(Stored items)

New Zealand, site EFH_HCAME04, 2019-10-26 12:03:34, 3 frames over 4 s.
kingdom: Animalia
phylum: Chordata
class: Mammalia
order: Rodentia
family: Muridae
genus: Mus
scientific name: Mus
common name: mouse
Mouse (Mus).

What the task asks
Word for word, repeat every line of the data.

Exercise solution
New Zealand, site EFH_HCAME04, 2019-10-26 12:03:34, 3 frames over 4 s.
kingdom: Animalia
phylum: Chordata
class: Mammalia
order: Rodentia
family: Muridae
genus: Mus
scientific name: Mus
common name: mouse
Mouse (Mus).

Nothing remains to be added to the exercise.